Strangely, what is often seen as opposed to ecumenism, or even the heresy ecumenism is meant to correct, Phyletism, is a kindred spirit with ecumenism and born and bred within the same spiritual milieu: secularism. As with the heresy of ecumenism, the phyletist sees the Church as limited by and within history, as identified not firstly or as much by the exclusive marks of oneness, holiness, catholicity and apostolicity as by one’s ethnic identity and its past. The aim of the Church here is not the salvation of all men from sin and death but the salvation of their ethnic identity and nation. With phyletism, as with ecumenism, the hierarchy is lost, discernment misplaced or non-existent, as to what is first and what follows in terms of our identity, with the secondary and tertiary taking the lead.


Phyletism was the necessary precursor to ecumenism, the pendulum swung to the right so that momentum could be built up for the great swing to the left and the ensuing apostasy. It was necessary also that a straw man be created in place of Patristic Orthodox ecclesiology so that legitimate opposition to the new ecclesiology could be easily marginalized and lumped together with the various “isms” on the right. Ecumenism is supposed to come as a corrective to phyletism, but paradoxically it can be, and often is, reconciled “peacefully” with phyletism.


For example, when one views his church as essentially identified with his tribe he readily accepts that his neighbor’s tribe must also have a national church (to the worldly minded it matters not whether it is “fully” orthodox or “partially” heterodox). Only in this context can one make sense of such phenomena in the West as the immigrant who sees no problem with his own children going to the local heterodox community since they have “become Americans” and go to the “American church.” Only when one understands that the phyletists identify the Theanthropic Body of Christ with their language and their culture can he begin to grasp why they prefer to lose their very own children and let their parish die with them, rather than change one iota of these transitory aspects (Matt. 24:35).


Ecumenism and Phyletism: Two Sides of the Same Coin of Secularism


Far from being enemies or correctives of each other, ecumenism and phyletism are rather two sides of the same coin of secularism. Both deny the catholicity of the One Church and both seek to recognize in its place a “divided” Church, whether it be along ethnic or denominational lines. Both reduce the Church to the sociological and historical level, placing it at the service of the fallen world as opposed to the service of man’s salvation from, and the overcoming of, the world, according to the words of the Lord: “[B]e of good cheer; I have overcome the world” (Jn. 16:33).
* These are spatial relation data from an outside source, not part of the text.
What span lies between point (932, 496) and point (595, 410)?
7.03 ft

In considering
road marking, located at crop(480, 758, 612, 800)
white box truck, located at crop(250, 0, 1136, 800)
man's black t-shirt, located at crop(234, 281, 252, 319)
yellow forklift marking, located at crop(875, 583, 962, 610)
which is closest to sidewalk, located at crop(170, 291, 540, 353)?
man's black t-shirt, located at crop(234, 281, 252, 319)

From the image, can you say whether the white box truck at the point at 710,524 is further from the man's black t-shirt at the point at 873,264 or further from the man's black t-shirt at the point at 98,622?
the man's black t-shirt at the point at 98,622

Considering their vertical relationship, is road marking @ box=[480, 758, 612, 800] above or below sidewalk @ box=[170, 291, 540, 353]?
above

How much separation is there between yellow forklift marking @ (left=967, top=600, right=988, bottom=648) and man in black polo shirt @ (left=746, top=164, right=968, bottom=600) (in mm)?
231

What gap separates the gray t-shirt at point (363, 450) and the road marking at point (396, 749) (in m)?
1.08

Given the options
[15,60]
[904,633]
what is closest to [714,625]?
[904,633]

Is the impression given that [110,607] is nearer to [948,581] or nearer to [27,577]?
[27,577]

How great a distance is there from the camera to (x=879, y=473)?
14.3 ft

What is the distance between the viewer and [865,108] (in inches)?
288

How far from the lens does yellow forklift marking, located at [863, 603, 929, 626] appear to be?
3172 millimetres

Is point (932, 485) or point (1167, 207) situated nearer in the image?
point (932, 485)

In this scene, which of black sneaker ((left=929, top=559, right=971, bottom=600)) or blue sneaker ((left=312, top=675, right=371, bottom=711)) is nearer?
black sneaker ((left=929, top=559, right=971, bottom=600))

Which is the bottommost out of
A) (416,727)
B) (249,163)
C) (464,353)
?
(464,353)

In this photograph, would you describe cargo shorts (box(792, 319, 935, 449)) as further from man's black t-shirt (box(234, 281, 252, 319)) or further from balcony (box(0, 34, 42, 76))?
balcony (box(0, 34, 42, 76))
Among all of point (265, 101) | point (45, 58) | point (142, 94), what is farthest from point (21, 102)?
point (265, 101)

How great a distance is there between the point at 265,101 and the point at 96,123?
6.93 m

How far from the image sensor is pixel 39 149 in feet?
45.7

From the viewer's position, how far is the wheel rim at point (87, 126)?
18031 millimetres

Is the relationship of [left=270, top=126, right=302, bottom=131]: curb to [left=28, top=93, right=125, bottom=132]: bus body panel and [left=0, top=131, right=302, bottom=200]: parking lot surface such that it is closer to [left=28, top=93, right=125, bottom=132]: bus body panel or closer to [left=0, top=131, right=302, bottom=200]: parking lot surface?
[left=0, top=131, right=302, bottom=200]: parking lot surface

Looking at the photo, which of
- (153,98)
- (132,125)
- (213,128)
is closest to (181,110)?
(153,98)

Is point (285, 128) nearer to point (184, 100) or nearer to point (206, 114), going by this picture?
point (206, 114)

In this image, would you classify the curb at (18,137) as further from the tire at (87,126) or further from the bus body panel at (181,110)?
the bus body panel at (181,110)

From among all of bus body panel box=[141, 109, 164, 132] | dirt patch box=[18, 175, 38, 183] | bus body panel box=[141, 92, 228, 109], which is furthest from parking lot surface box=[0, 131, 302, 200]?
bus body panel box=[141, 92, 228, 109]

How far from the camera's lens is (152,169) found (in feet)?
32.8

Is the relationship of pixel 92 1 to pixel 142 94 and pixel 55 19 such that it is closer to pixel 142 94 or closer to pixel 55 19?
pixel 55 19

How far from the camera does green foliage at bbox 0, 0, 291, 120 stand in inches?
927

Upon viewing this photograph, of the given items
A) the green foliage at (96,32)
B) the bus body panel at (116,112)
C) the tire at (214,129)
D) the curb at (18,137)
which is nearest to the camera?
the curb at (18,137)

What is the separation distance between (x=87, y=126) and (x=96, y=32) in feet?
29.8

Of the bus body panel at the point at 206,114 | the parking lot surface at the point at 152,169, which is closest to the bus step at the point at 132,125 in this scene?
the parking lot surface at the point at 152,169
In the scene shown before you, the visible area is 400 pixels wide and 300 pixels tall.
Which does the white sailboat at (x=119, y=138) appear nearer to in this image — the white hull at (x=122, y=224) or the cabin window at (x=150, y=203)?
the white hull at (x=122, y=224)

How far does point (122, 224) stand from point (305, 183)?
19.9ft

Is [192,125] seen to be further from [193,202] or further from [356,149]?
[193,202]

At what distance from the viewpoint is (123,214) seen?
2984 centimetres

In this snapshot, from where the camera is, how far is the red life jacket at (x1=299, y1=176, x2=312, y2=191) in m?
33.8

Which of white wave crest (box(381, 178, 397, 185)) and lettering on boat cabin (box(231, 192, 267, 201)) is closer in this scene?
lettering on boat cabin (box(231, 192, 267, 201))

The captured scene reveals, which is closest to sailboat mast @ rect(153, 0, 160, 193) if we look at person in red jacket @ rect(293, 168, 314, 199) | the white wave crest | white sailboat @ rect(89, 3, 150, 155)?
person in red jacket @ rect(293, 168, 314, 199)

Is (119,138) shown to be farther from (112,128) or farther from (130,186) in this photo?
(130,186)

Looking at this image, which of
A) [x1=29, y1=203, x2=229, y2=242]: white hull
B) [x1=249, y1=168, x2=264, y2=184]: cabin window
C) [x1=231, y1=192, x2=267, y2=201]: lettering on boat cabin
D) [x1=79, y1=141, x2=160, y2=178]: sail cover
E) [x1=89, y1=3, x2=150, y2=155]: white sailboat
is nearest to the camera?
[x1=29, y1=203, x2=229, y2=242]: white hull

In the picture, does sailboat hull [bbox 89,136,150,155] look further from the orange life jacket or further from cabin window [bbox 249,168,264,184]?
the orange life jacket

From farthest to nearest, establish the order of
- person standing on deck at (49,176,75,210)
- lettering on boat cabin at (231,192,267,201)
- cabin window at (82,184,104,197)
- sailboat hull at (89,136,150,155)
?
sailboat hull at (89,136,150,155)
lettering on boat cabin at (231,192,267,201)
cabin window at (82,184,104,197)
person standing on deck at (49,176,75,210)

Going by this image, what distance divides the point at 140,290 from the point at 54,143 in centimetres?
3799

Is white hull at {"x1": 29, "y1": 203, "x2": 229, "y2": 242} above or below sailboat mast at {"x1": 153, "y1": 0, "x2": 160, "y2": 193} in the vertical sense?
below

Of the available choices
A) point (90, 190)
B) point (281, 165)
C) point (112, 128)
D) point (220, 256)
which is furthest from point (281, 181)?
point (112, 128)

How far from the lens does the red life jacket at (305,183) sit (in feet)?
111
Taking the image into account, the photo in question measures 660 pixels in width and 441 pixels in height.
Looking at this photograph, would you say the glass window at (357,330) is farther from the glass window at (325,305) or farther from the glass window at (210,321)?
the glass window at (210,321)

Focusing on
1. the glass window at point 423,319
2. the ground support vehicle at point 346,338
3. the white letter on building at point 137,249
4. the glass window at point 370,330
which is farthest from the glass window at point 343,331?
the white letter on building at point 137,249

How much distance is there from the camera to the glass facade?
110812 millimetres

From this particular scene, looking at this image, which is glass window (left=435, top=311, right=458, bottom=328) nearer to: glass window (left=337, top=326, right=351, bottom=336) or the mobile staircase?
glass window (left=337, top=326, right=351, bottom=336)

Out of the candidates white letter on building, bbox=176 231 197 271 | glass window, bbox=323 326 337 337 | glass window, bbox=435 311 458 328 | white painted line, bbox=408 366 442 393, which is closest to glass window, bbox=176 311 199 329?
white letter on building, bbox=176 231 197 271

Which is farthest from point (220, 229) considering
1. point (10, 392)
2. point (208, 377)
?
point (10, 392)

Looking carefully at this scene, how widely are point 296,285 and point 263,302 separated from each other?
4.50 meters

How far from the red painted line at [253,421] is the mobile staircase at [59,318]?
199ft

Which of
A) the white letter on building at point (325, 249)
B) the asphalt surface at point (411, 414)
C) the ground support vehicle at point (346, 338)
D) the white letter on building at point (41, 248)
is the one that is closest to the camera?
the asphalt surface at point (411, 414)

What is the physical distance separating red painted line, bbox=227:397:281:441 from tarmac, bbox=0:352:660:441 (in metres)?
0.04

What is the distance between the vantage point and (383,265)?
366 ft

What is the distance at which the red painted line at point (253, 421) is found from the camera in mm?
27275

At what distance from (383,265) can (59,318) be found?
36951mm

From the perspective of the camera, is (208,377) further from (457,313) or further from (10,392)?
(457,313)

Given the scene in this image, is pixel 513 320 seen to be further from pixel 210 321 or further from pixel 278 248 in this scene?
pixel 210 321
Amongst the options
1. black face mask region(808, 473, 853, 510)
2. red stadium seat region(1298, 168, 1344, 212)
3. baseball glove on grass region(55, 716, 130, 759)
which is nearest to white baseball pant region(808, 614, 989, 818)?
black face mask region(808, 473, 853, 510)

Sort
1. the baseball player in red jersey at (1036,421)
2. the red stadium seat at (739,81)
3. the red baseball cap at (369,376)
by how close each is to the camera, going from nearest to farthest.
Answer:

The greatest proof, however, that ecumenism and phyletism are possessed of the “spirit of antichrist” lies in their fruits. They work against the salvation of the world because they make the Church into the world, “thenceforth good for nothing, but to be cast out, and to be trodden under foot of men” (Mat. 5:13). On the one hand, whether through tribalism or relativism, they deny the divine-humanity of the One Church, Her otherworldliness, Her power of the Cross (asceticism) which, if She “be lifted up” by it, draws all men toward Christ (Jn. 12:32). On the other hand, lacking the “magnet” of holiness and the theanthropic virtues, these two children of secularism deny to the heterodox the salvific “pricking” of the soul, what the Holy Elder Paisios of Mt. Athos called the “good uneasiness.” Speaking much of love, each in their own way (for nation or world), both are revealed as bereft of love for his neighbor’s salvation, for both leave him in his delusion and error, the one by erecting an ethnic roadblock, the other by denying him the narrow path.